> What is needed
Rewrite the data between the lines holding "What is the" and "is farthest from point 405,370?", inclusive, with "farthest" changed to "furthest" and all else unchanged.

Excerpts from a spatial dataset

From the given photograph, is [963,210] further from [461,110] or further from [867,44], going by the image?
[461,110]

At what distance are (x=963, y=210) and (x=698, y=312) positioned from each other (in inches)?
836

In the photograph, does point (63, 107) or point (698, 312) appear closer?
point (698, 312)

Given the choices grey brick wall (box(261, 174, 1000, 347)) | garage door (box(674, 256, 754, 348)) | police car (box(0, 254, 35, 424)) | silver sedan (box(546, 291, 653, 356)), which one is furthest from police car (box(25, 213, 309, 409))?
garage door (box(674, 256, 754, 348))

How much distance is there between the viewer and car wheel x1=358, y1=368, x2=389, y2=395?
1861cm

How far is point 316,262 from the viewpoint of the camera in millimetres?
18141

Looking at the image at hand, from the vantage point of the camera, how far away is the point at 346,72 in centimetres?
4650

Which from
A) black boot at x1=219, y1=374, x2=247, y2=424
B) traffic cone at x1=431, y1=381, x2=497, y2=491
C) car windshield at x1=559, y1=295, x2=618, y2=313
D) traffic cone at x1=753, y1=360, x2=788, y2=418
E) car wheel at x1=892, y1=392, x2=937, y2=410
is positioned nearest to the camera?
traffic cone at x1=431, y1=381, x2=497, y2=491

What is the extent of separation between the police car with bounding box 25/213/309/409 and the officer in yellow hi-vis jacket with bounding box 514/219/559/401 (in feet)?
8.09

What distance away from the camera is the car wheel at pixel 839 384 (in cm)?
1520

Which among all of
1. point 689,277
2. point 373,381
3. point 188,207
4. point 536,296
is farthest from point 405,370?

...

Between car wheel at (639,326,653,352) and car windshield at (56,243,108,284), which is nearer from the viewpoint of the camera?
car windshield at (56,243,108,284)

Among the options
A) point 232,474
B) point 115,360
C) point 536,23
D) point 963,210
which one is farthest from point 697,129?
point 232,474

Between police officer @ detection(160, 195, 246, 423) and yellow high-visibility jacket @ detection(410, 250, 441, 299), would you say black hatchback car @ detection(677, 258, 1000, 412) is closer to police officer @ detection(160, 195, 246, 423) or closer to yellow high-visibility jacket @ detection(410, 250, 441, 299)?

> Solution to this exercise
What is the extent of separation between the police car with bounding box 25/213/309/409 and the officer in yellow hi-vis jacket with bounding box 514/219/559/401 (in feet)?
8.09

What distance away from the camera is the car wheel at pixel 839 384 (in cm)?
1520

Which among all of
1. point 689,277
2. point 373,381
3. point 188,207
4. point 536,296
is furthest from point 405,370?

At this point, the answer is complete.